Radiopharm Theranostics Ltd (ASX:RAD) has signed an expanded agreement with radionuclide production company TerThera to supply the company with Terbium-161 (Tb-161) ahead of a Phase 1 dosing trial on patients with advanced prostate cancer next year.
The Tb-161 isotope will be linked to a proprietary monoclonal antibody (mAb) to form RAD 402, a radiotherapeutic that is being developed by Radiopharm to target KLK3 expression. KLK3 is highly expressed in prostate cancer cells but has limited expression in healthy tissue.
Radiopharm has plans to initiate a Phase I dose-escalating trial during the second half of 2024, to evaluate the safety and efficacy of RAD 402 in patients with advanced prostate cancer.
Superior preclinical results
Radiopharm CEO and managing director Riccardo Canevari said: “We are excited about bringing this highly differentiated technology (Tb161-RAD402) to patients with advanced prostate cancer.
“Until now, Prostate-Specific Membrane Antigen (PSMA) targeting agents represent the only theranostic option in the market or in development.
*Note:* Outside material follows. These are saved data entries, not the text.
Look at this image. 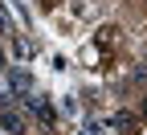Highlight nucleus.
I'll return each mask as SVG.
<instances>
[{
	"label": "nucleus",
	"instance_id": "nucleus-1",
	"mask_svg": "<svg viewBox=\"0 0 147 135\" xmlns=\"http://www.w3.org/2000/svg\"><path fill=\"white\" fill-rule=\"evenodd\" d=\"M0 127L12 131V135H21V131H25V119H21V115H16L8 102H0Z\"/></svg>",
	"mask_w": 147,
	"mask_h": 135
},
{
	"label": "nucleus",
	"instance_id": "nucleus-2",
	"mask_svg": "<svg viewBox=\"0 0 147 135\" xmlns=\"http://www.w3.org/2000/svg\"><path fill=\"white\" fill-rule=\"evenodd\" d=\"M25 102H29V111H33L41 123H53V107L41 98V94H25Z\"/></svg>",
	"mask_w": 147,
	"mask_h": 135
},
{
	"label": "nucleus",
	"instance_id": "nucleus-3",
	"mask_svg": "<svg viewBox=\"0 0 147 135\" xmlns=\"http://www.w3.org/2000/svg\"><path fill=\"white\" fill-rule=\"evenodd\" d=\"M8 90L12 94H33V78L25 70H16V74H8Z\"/></svg>",
	"mask_w": 147,
	"mask_h": 135
},
{
	"label": "nucleus",
	"instance_id": "nucleus-4",
	"mask_svg": "<svg viewBox=\"0 0 147 135\" xmlns=\"http://www.w3.org/2000/svg\"><path fill=\"white\" fill-rule=\"evenodd\" d=\"M110 127H119V131H131V127H135V115H127V111H123V115H115V119H110Z\"/></svg>",
	"mask_w": 147,
	"mask_h": 135
},
{
	"label": "nucleus",
	"instance_id": "nucleus-5",
	"mask_svg": "<svg viewBox=\"0 0 147 135\" xmlns=\"http://www.w3.org/2000/svg\"><path fill=\"white\" fill-rule=\"evenodd\" d=\"M0 70H4V49H0Z\"/></svg>",
	"mask_w": 147,
	"mask_h": 135
},
{
	"label": "nucleus",
	"instance_id": "nucleus-6",
	"mask_svg": "<svg viewBox=\"0 0 147 135\" xmlns=\"http://www.w3.org/2000/svg\"><path fill=\"white\" fill-rule=\"evenodd\" d=\"M143 119H147V102H143Z\"/></svg>",
	"mask_w": 147,
	"mask_h": 135
}]
</instances>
RAD has decided to leverage a different mechanism of action by targeting KLK3, and the combination with Tb-161 is unique and highly promising.
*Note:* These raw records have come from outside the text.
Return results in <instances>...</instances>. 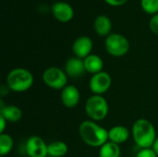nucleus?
Here are the masks:
<instances>
[{
	"label": "nucleus",
	"instance_id": "obj_1",
	"mask_svg": "<svg viewBox=\"0 0 158 157\" xmlns=\"http://www.w3.org/2000/svg\"><path fill=\"white\" fill-rule=\"evenodd\" d=\"M79 134L82 142L91 147H101L108 142V130L95 121L85 120L79 127Z\"/></svg>",
	"mask_w": 158,
	"mask_h": 157
},
{
	"label": "nucleus",
	"instance_id": "obj_2",
	"mask_svg": "<svg viewBox=\"0 0 158 157\" xmlns=\"http://www.w3.org/2000/svg\"><path fill=\"white\" fill-rule=\"evenodd\" d=\"M132 137L135 143L141 148H152L156 140V130L154 125L147 119H137L132 125Z\"/></svg>",
	"mask_w": 158,
	"mask_h": 157
},
{
	"label": "nucleus",
	"instance_id": "obj_3",
	"mask_svg": "<svg viewBox=\"0 0 158 157\" xmlns=\"http://www.w3.org/2000/svg\"><path fill=\"white\" fill-rule=\"evenodd\" d=\"M33 84L32 73L23 68H16L6 76V86L15 93H23L31 88Z\"/></svg>",
	"mask_w": 158,
	"mask_h": 157
},
{
	"label": "nucleus",
	"instance_id": "obj_4",
	"mask_svg": "<svg viewBox=\"0 0 158 157\" xmlns=\"http://www.w3.org/2000/svg\"><path fill=\"white\" fill-rule=\"evenodd\" d=\"M84 110L87 117L91 120L97 122L106 118L109 111V106L105 97L102 95L94 94L86 100Z\"/></svg>",
	"mask_w": 158,
	"mask_h": 157
},
{
	"label": "nucleus",
	"instance_id": "obj_5",
	"mask_svg": "<svg viewBox=\"0 0 158 157\" xmlns=\"http://www.w3.org/2000/svg\"><path fill=\"white\" fill-rule=\"evenodd\" d=\"M106 52L115 57L125 56L130 50V43L128 39L119 33L109 34L105 41Z\"/></svg>",
	"mask_w": 158,
	"mask_h": 157
},
{
	"label": "nucleus",
	"instance_id": "obj_6",
	"mask_svg": "<svg viewBox=\"0 0 158 157\" xmlns=\"http://www.w3.org/2000/svg\"><path fill=\"white\" fill-rule=\"evenodd\" d=\"M42 79L46 86L54 90H63L68 85V75L65 70L57 67L47 68L44 71Z\"/></svg>",
	"mask_w": 158,
	"mask_h": 157
},
{
	"label": "nucleus",
	"instance_id": "obj_7",
	"mask_svg": "<svg viewBox=\"0 0 158 157\" xmlns=\"http://www.w3.org/2000/svg\"><path fill=\"white\" fill-rule=\"evenodd\" d=\"M112 84V78L109 73L106 71H101L99 73L94 74L89 82V88L94 94L102 95L106 93Z\"/></svg>",
	"mask_w": 158,
	"mask_h": 157
},
{
	"label": "nucleus",
	"instance_id": "obj_8",
	"mask_svg": "<svg viewBox=\"0 0 158 157\" xmlns=\"http://www.w3.org/2000/svg\"><path fill=\"white\" fill-rule=\"evenodd\" d=\"M25 151L29 157H46L48 156V144L39 136H31L26 142Z\"/></svg>",
	"mask_w": 158,
	"mask_h": 157
},
{
	"label": "nucleus",
	"instance_id": "obj_9",
	"mask_svg": "<svg viewBox=\"0 0 158 157\" xmlns=\"http://www.w3.org/2000/svg\"><path fill=\"white\" fill-rule=\"evenodd\" d=\"M81 100V93L74 85H67L61 90V102L67 108L76 107Z\"/></svg>",
	"mask_w": 158,
	"mask_h": 157
},
{
	"label": "nucleus",
	"instance_id": "obj_10",
	"mask_svg": "<svg viewBox=\"0 0 158 157\" xmlns=\"http://www.w3.org/2000/svg\"><path fill=\"white\" fill-rule=\"evenodd\" d=\"M93 49V41L88 36H81L77 38L72 44V51L76 57L84 59L91 55Z\"/></svg>",
	"mask_w": 158,
	"mask_h": 157
},
{
	"label": "nucleus",
	"instance_id": "obj_11",
	"mask_svg": "<svg viewBox=\"0 0 158 157\" xmlns=\"http://www.w3.org/2000/svg\"><path fill=\"white\" fill-rule=\"evenodd\" d=\"M52 13L56 19L60 22H69L74 16L72 6L66 2H56L52 6Z\"/></svg>",
	"mask_w": 158,
	"mask_h": 157
},
{
	"label": "nucleus",
	"instance_id": "obj_12",
	"mask_svg": "<svg viewBox=\"0 0 158 157\" xmlns=\"http://www.w3.org/2000/svg\"><path fill=\"white\" fill-rule=\"evenodd\" d=\"M65 72L68 75V77L78 79L84 75L86 72L83 59L73 56L70 57L65 64Z\"/></svg>",
	"mask_w": 158,
	"mask_h": 157
},
{
	"label": "nucleus",
	"instance_id": "obj_13",
	"mask_svg": "<svg viewBox=\"0 0 158 157\" xmlns=\"http://www.w3.org/2000/svg\"><path fill=\"white\" fill-rule=\"evenodd\" d=\"M0 116L7 122L15 123L21 119L23 113L22 110L14 105H4L3 100L0 101Z\"/></svg>",
	"mask_w": 158,
	"mask_h": 157
},
{
	"label": "nucleus",
	"instance_id": "obj_14",
	"mask_svg": "<svg viewBox=\"0 0 158 157\" xmlns=\"http://www.w3.org/2000/svg\"><path fill=\"white\" fill-rule=\"evenodd\" d=\"M130 137L129 130L121 125L114 126L108 130V141L117 144L124 143Z\"/></svg>",
	"mask_w": 158,
	"mask_h": 157
},
{
	"label": "nucleus",
	"instance_id": "obj_15",
	"mask_svg": "<svg viewBox=\"0 0 158 157\" xmlns=\"http://www.w3.org/2000/svg\"><path fill=\"white\" fill-rule=\"evenodd\" d=\"M83 62H84V67H85L86 72H89L94 75V74L103 71L104 61L97 55L91 54L90 56H88L87 57H85L83 59Z\"/></svg>",
	"mask_w": 158,
	"mask_h": 157
},
{
	"label": "nucleus",
	"instance_id": "obj_16",
	"mask_svg": "<svg viewBox=\"0 0 158 157\" xmlns=\"http://www.w3.org/2000/svg\"><path fill=\"white\" fill-rule=\"evenodd\" d=\"M94 31L100 35V36H108L112 29V22L111 19L105 15L98 16L94 22Z\"/></svg>",
	"mask_w": 158,
	"mask_h": 157
},
{
	"label": "nucleus",
	"instance_id": "obj_17",
	"mask_svg": "<svg viewBox=\"0 0 158 157\" xmlns=\"http://www.w3.org/2000/svg\"><path fill=\"white\" fill-rule=\"evenodd\" d=\"M69 147L62 141H55L48 144V156L63 157L68 154Z\"/></svg>",
	"mask_w": 158,
	"mask_h": 157
},
{
	"label": "nucleus",
	"instance_id": "obj_18",
	"mask_svg": "<svg viewBox=\"0 0 158 157\" xmlns=\"http://www.w3.org/2000/svg\"><path fill=\"white\" fill-rule=\"evenodd\" d=\"M121 151L118 144L107 142L99 149V157H120Z\"/></svg>",
	"mask_w": 158,
	"mask_h": 157
},
{
	"label": "nucleus",
	"instance_id": "obj_19",
	"mask_svg": "<svg viewBox=\"0 0 158 157\" xmlns=\"http://www.w3.org/2000/svg\"><path fill=\"white\" fill-rule=\"evenodd\" d=\"M14 145L13 138L6 133L0 135V156H5L8 155Z\"/></svg>",
	"mask_w": 158,
	"mask_h": 157
},
{
	"label": "nucleus",
	"instance_id": "obj_20",
	"mask_svg": "<svg viewBox=\"0 0 158 157\" xmlns=\"http://www.w3.org/2000/svg\"><path fill=\"white\" fill-rule=\"evenodd\" d=\"M141 6L143 11L148 14H157L158 0H141Z\"/></svg>",
	"mask_w": 158,
	"mask_h": 157
},
{
	"label": "nucleus",
	"instance_id": "obj_21",
	"mask_svg": "<svg viewBox=\"0 0 158 157\" xmlns=\"http://www.w3.org/2000/svg\"><path fill=\"white\" fill-rule=\"evenodd\" d=\"M136 157H158L156 152L152 148H145V149H141Z\"/></svg>",
	"mask_w": 158,
	"mask_h": 157
},
{
	"label": "nucleus",
	"instance_id": "obj_22",
	"mask_svg": "<svg viewBox=\"0 0 158 157\" xmlns=\"http://www.w3.org/2000/svg\"><path fill=\"white\" fill-rule=\"evenodd\" d=\"M150 29L155 34L158 35V13L152 17L150 20Z\"/></svg>",
	"mask_w": 158,
	"mask_h": 157
},
{
	"label": "nucleus",
	"instance_id": "obj_23",
	"mask_svg": "<svg viewBox=\"0 0 158 157\" xmlns=\"http://www.w3.org/2000/svg\"><path fill=\"white\" fill-rule=\"evenodd\" d=\"M105 1L112 6H119L127 3L129 0H105Z\"/></svg>",
	"mask_w": 158,
	"mask_h": 157
},
{
	"label": "nucleus",
	"instance_id": "obj_24",
	"mask_svg": "<svg viewBox=\"0 0 158 157\" xmlns=\"http://www.w3.org/2000/svg\"><path fill=\"white\" fill-rule=\"evenodd\" d=\"M6 123H7V121L4 118H2L0 116V133L1 134L4 133V131L6 130Z\"/></svg>",
	"mask_w": 158,
	"mask_h": 157
},
{
	"label": "nucleus",
	"instance_id": "obj_25",
	"mask_svg": "<svg viewBox=\"0 0 158 157\" xmlns=\"http://www.w3.org/2000/svg\"><path fill=\"white\" fill-rule=\"evenodd\" d=\"M152 149L156 152V154L158 156V137L156 138V142L154 143V144H153V146H152Z\"/></svg>",
	"mask_w": 158,
	"mask_h": 157
},
{
	"label": "nucleus",
	"instance_id": "obj_26",
	"mask_svg": "<svg viewBox=\"0 0 158 157\" xmlns=\"http://www.w3.org/2000/svg\"><path fill=\"white\" fill-rule=\"evenodd\" d=\"M0 157H4V156H0Z\"/></svg>",
	"mask_w": 158,
	"mask_h": 157
},
{
	"label": "nucleus",
	"instance_id": "obj_27",
	"mask_svg": "<svg viewBox=\"0 0 158 157\" xmlns=\"http://www.w3.org/2000/svg\"><path fill=\"white\" fill-rule=\"evenodd\" d=\"M25 157H29V156H25Z\"/></svg>",
	"mask_w": 158,
	"mask_h": 157
},
{
	"label": "nucleus",
	"instance_id": "obj_28",
	"mask_svg": "<svg viewBox=\"0 0 158 157\" xmlns=\"http://www.w3.org/2000/svg\"><path fill=\"white\" fill-rule=\"evenodd\" d=\"M46 157H47V156H46Z\"/></svg>",
	"mask_w": 158,
	"mask_h": 157
}]
</instances>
“Tb-161 has shown superior preclinical results in comparison with Lu-177, which may translate into higher absorbed doses in micrometastatic disease, with less kidney toxicity. This novel radiopharmaceutical has the potential to become the first KLK-based theranostic option for individuals with advanced prostate cancer.
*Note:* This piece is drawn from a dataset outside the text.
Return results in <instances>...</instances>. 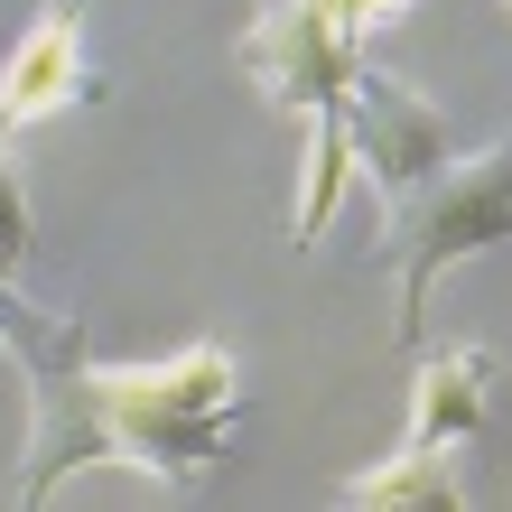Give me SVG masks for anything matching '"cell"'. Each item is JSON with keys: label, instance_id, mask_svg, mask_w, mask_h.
I'll return each mask as SVG.
<instances>
[{"label": "cell", "instance_id": "obj_1", "mask_svg": "<svg viewBox=\"0 0 512 512\" xmlns=\"http://www.w3.org/2000/svg\"><path fill=\"white\" fill-rule=\"evenodd\" d=\"M10 354L28 373V466L19 503H47L84 466H131L159 485L196 494L233 447V354L187 345L168 364H94L75 317L28 308L10 326Z\"/></svg>", "mask_w": 512, "mask_h": 512}, {"label": "cell", "instance_id": "obj_2", "mask_svg": "<svg viewBox=\"0 0 512 512\" xmlns=\"http://www.w3.org/2000/svg\"><path fill=\"white\" fill-rule=\"evenodd\" d=\"M503 243H512V140L475 149V159H447L438 177H419V187L391 205V224H382V261H391V280H401V336H419L429 289L447 270L475 261V252H503Z\"/></svg>", "mask_w": 512, "mask_h": 512}, {"label": "cell", "instance_id": "obj_3", "mask_svg": "<svg viewBox=\"0 0 512 512\" xmlns=\"http://www.w3.org/2000/svg\"><path fill=\"white\" fill-rule=\"evenodd\" d=\"M354 66H364V28L345 0H261V19L243 28V75L298 122L336 112Z\"/></svg>", "mask_w": 512, "mask_h": 512}, {"label": "cell", "instance_id": "obj_4", "mask_svg": "<svg viewBox=\"0 0 512 512\" xmlns=\"http://www.w3.org/2000/svg\"><path fill=\"white\" fill-rule=\"evenodd\" d=\"M345 140H354V177L382 196V205H401L419 177H438L457 149H447V112L438 103H419L401 75H382V66H354L345 84Z\"/></svg>", "mask_w": 512, "mask_h": 512}, {"label": "cell", "instance_id": "obj_5", "mask_svg": "<svg viewBox=\"0 0 512 512\" xmlns=\"http://www.w3.org/2000/svg\"><path fill=\"white\" fill-rule=\"evenodd\" d=\"M75 94H84V10L75 0H47L28 19V38L10 47V66H0V140L47 122V112H66Z\"/></svg>", "mask_w": 512, "mask_h": 512}, {"label": "cell", "instance_id": "obj_6", "mask_svg": "<svg viewBox=\"0 0 512 512\" xmlns=\"http://www.w3.org/2000/svg\"><path fill=\"white\" fill-rule=\"evenodd\" d=\"M485 410H494V354L485 345H447L410 382V429H401V447H466L475 429H485Z\"/></svg>", "mask_w": 512, "mask_h": 512}, {"label": "cell", "instance_id": "obj_7", "mask_svg": "<svg viewBox=\"0 0 512 512\" xmlns=\"http://www.w3.org/2000/svg\"><path fill=\"white\" fill-rule=\"evenodd\" d=\"M345 503H382V512H457V447H401L373 475H345Z\"/></svg>", "mask_w": 512, "mask_h": 512}, {"label": "cell", "instance_id": "obj_8", "mask_svg": "<svg viewBox=\"0 0 512 512\" xmlns=\"http://www.w3.org/2000/svg\"><path fill=\"white\" fill-rule=\"evenodd\" d=\"M345 187H354V140H345V103H336V112H317V122H308V177H298V205H289L298 252H308L317 233L336 224Z\"/></svg>", "mask_w": 512, "mask_h": 512}, {"label": "cell", "instance_id": "obj_9", "mask_svg": "<svg viewBox=\"0 0 512 512\" xmlns=\"http://www.w3.org/2000/svg\"><path fill=\"white\" fill-rule=\"evenodd\" d=\"M19 261H28V196H19L10 149H0V336L28 317V298H19Z\"/></svg>", "mask_w": 512, "mask_h": 512}, {"label": "cell", "instance_id": "obj_10", "mask_svg": "<svg viewBox=\"0 0 512 512\" xmlns=\"http://www.w3.org/2000/svg\"><path fill=\"white\" fill-rule=\"evenodd\" d=\"M345 10H354V28H364V38H382V28L410 19V0H345Z\"/></svg>", "mask_w": 512, "mask_h": 512}]
</instances>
“We signed a first agreement with TerThera in April 2023 for RAD 602 in brain cancer and now we have decided to amplify, developing a second molecule linked with Terbium-161. We are the first company that has access to Terbium-161 for the clinical development of two different molecules. This is a really exciting innovation!”
Terbium-161 is a highly promising isotope for targeted cancer treatment due to its unique characteristics of radiation emitted, which includes both Auger electrons and short-range beta particles.
Tb‑161 compares well to currently used radiolanthanides and is “potentially superior” to Lutetium-177 (Lu-177) as its Auger effect increases potency and efficacy in selectively destroying tumour cells while leaving surrounding healthy tissue largely unaffected.